Just before Christmas, Google also put Blog Search up in the more pop up menu in the Google home page, making it possible to search the blog search engine directly from google.com.

The need for blog search engines

The blogosphere, or the Internet blog community, has become a very useful source for up to date information. Some of the best bloggers now compete with newspapers and radio and TV journalists in bringing out the latest news and analysis.

Moreover, the blogs bring fresh content that has not yet been indexed by the regular search engines. Although the regular Google search engine will reindex popular websites as often as on a daily basis, others will be left alone for weeks, even months.

The news search engines, on the other hand, only spider a few, influential, blogs on a daily basis. This means that you have to use a blog search engine to get a broader reach.

The spam problem

Unfortunately there are no perfect blog search engines out there. The amount of spam is mind blowing, making it hard to sort out relevant results.

To give you one example: Search for “Pandia” using Google’s blog search and sort by date (yeah, yeah, we know this is a vanity search). The first page of results contains (at the moment of writing) a large number of listings referring to Pandia’s people search service. If you click on any of them, they will lead you to another people search gateway called people-search.com.

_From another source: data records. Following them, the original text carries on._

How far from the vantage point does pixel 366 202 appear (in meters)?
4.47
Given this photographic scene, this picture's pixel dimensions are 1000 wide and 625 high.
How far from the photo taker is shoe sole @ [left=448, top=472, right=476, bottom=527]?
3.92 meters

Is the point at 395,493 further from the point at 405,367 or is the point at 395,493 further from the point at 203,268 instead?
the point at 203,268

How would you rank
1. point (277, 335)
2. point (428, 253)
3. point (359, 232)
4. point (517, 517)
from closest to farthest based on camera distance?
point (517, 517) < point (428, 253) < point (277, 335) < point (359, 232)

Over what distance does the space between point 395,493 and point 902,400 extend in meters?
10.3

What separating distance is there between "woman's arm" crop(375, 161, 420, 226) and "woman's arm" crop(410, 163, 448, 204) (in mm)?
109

However, the links are not listed as people-search.com by Google. No sir! They are listed as http://fiqatodufuke.blogspot.com/index.html and a large number of equally meaningless blogger identities.

This means that the people behind people-search.com (or someone close to them) have established a large number of free Google Blogger blogs, filled the posts with text with relevant keywords, and then put some kind of redirect script into the blogger code to lead visitors to the people-search.com site.

(It should be noted that the reason so many of these pages pop up for this search is that “pandia” is a relatively rare search query. Regular searches do not lead to the same amount of spam in Google Blog Search.)

Scraper sites

Such listings are only the tip of the iceberg. Most blog search engines produce a lot of scraper site results: i.e. web pages from blogs consiting only of content fetched from other sites. They often mix text from various RSS-feeds, generating a large number of blogs and blog posts. Some of them will ultimately lead to a combination of keywords that bring in visitors.

The pages themselves are meaningless, of course, which tempts the unhappy visitor to click on one of the Google Adsens pay-per-click ads located on the page.

It is this use of fake Blogger blogs and Adsense ad units that has led us and others to say that Google is — indirectly — one of the greatest generators of search engine spam.

It is harder to rank blog search results

It seems to us that it is harder for the search engines to find and eliminate such spam from the blog search engine search results than from regular results, as it is harder to identify pages with authority, quality and relevance in such results.

Google, for instance, gives a strong boost to older pages with a lot of relevant, inbound, links in their regular search engine. The whole point on searching for blog search results, however, is to get fresh, up to date content — in many cases only a few hours old. This means that Google cannot wait for links from other blogs to identify high quality posts.

On the other hand, it can give a boost to pages from well established and popular blogs. There are also other signs that can be used to identify spammers. The Blogger identity zuwidokehoze should, for instance, be a dead giveaway.

One thing is clear, all the existing blog search engines have a hard task ahead developing search engine algorithms that sort out and exclude spam. And this is something they have to do, if they are to be tools used outside the circle of bloggers and tech savvy insiders.

If they do succeed in this, however, regular search engine companies like Google and Ask should be able to include fresh blog posts in their regular search engine results.

For a close to complete list of blog search engines, see our Pandia Powersearch page.

Out of the large search engine companies, only Google and Ask have their own blog search engines. Yahoo! will, however, include quite a few blog search results in their news search engine.

All search engines will inlcude blog pages in their regular search results after a while, but then with the same regularity as other web pages.